Regional News of Tuesday, 12 July 2016

Source: starrfmonline.com

Upper East Immigration boss involved in accident

File photo File photo

The Bawku Sector Commander of the Ghana Immigration Service (GIS), ACOI Roy Brew, has been involved in an accident on President John Dramani Mahama's convoy in the Upper East region.

A GIS white pickup, with the registration number GR 4534 10, was carrying only the immigration boss and his driver within the presidential motorcade when it suddenly slid across a wet road at Tamne in the Garu-Tempane District and somersaulted before it landed on its back among roadside shrubs Monday evening.

President Mahama is on a two-day visit to the region as part of his “Accounting to the People” tour of the country. He was on his way from Misiga, near Bawku, where he had commissioned a water project, to Tamne, where he was scheduled to cut sod for the construction of an irrigation dam when the accident occurred.
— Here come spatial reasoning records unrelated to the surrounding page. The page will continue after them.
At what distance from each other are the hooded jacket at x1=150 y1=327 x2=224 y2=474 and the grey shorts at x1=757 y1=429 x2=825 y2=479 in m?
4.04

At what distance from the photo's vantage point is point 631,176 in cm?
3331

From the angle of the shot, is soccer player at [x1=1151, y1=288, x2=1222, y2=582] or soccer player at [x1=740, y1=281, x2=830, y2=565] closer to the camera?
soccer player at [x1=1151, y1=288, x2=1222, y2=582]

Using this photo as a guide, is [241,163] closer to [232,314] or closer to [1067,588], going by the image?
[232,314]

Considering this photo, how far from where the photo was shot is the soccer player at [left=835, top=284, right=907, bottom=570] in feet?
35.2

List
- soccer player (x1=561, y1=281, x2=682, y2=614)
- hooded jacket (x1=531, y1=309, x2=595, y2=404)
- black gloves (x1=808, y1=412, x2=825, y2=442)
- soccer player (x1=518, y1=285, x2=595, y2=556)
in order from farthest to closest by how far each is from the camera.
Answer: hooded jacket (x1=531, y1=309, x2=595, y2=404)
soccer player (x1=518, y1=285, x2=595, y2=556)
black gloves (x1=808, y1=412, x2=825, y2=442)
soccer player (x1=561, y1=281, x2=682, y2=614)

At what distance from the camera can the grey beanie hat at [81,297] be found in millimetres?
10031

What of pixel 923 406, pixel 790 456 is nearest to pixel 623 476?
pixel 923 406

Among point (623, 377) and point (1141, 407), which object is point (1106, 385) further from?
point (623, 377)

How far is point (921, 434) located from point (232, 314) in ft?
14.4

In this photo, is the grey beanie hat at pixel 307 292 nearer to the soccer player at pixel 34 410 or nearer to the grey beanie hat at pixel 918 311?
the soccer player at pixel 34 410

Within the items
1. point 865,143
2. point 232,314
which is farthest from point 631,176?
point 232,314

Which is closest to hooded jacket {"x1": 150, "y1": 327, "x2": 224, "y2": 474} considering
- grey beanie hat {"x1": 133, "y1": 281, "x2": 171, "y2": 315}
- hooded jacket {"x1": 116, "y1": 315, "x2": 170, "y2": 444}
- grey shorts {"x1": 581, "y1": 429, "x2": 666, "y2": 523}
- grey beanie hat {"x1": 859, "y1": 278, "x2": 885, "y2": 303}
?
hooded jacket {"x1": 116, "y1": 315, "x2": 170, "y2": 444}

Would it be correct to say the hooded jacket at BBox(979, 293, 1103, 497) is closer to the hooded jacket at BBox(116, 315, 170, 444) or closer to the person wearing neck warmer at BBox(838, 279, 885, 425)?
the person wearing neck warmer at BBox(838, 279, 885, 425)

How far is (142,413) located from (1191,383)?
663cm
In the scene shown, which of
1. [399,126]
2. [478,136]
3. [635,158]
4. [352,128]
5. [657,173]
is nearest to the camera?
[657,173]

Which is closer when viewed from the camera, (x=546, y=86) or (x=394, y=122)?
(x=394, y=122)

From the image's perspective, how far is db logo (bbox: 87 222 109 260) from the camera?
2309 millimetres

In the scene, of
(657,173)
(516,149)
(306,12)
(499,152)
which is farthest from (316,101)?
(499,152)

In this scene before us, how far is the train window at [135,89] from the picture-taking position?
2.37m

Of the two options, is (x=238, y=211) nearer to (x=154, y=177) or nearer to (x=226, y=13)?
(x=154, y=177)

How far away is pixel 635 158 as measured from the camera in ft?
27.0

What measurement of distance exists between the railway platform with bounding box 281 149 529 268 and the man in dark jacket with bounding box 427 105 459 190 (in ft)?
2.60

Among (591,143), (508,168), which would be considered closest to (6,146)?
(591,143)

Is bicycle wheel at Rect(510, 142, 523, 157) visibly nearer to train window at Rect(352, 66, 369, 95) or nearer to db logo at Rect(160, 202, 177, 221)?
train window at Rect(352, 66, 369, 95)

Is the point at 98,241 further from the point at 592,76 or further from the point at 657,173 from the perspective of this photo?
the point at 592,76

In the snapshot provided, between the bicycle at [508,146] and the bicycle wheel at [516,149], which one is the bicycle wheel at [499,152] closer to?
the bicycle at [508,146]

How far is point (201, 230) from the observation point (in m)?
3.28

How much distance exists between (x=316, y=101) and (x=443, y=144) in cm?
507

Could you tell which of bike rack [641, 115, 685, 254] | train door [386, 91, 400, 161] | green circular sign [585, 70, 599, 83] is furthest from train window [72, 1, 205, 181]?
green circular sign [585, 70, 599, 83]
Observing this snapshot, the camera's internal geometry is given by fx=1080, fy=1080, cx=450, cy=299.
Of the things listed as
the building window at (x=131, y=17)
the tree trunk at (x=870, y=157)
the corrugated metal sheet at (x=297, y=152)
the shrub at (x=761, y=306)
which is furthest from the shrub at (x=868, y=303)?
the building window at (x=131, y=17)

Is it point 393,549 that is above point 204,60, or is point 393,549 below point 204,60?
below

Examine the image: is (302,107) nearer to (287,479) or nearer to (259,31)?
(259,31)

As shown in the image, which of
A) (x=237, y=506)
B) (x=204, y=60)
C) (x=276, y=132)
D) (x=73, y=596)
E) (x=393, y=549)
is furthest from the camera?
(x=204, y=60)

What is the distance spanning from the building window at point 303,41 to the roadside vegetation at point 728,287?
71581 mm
Earlier, the President had graced a groundbreaking ceremony at Lamboya, a community within Zebilla, capital of the Bawku West District, for reconstruction work to start on the Bolgatanga-Bawku-Pulmakom Highway, an international road 115 kilometres long. The project has been awarded to Queiroz Galvão, the same Brazilian company engaged recently to upgrade the Tamale Airport in the Northern Region to an international status.

Accident went unnoticed

The most part of the presidential entourage leading the convoy did not immediately realise there was an accident because the car was at the tail end of the procession with only a minibus transporting the press and two vehicles also behind it.

Some young men who had lined up along that yet-to-be-tarred road to wave at the convoy rushed to spot where the pickup had landed to help tip it over to its normal position. Occupants of the vehicles around joined the efforts to pull out the immigration chief and his driver, both in uniform and bruised, from the mangled car.

Former Deputy Upper East Regional Minister, Daniel Syme, among the notable officials in the President’s company, appeared at the scene to help stabilise the two officers whilst arranging for them to be taken to the hospital at once.

The immigration boss spoke to Starr News when contacted Monday night, saying (with an anguished tone) he had received treatment at the Bawku Presbyterian Hospital and that he was “feeling better”.

Whilst the cause of the accident is yet to be ascertained, the damage done to the pickup could prove to be a hammer blow to the sector as the service still grapples with inadequate vehicles for border patrols particularly around the numerous unapproved routes in the region.

President ends tour Tuesday

The President ends his tour of the region Tuesday with a durbar of chiefs at Navrongo, capital of the Kassena Nankana Municipality.

He is also billed to unveil plaques at some newly constructed school and water projects and to cut sod for some roads to be constructed and rehabilitated in the Builsa North and the Kassena-Nankana West districts. He is expected as well to hold a meeting with the Upper East Regional House of Chiefs, visit the rice valleys in the Builsa South District and a new warehouse in the same area and pay a courtesy call on the Paramount Chief of the Builsa Traditional Area, Nab Azagsuk Azantilow II.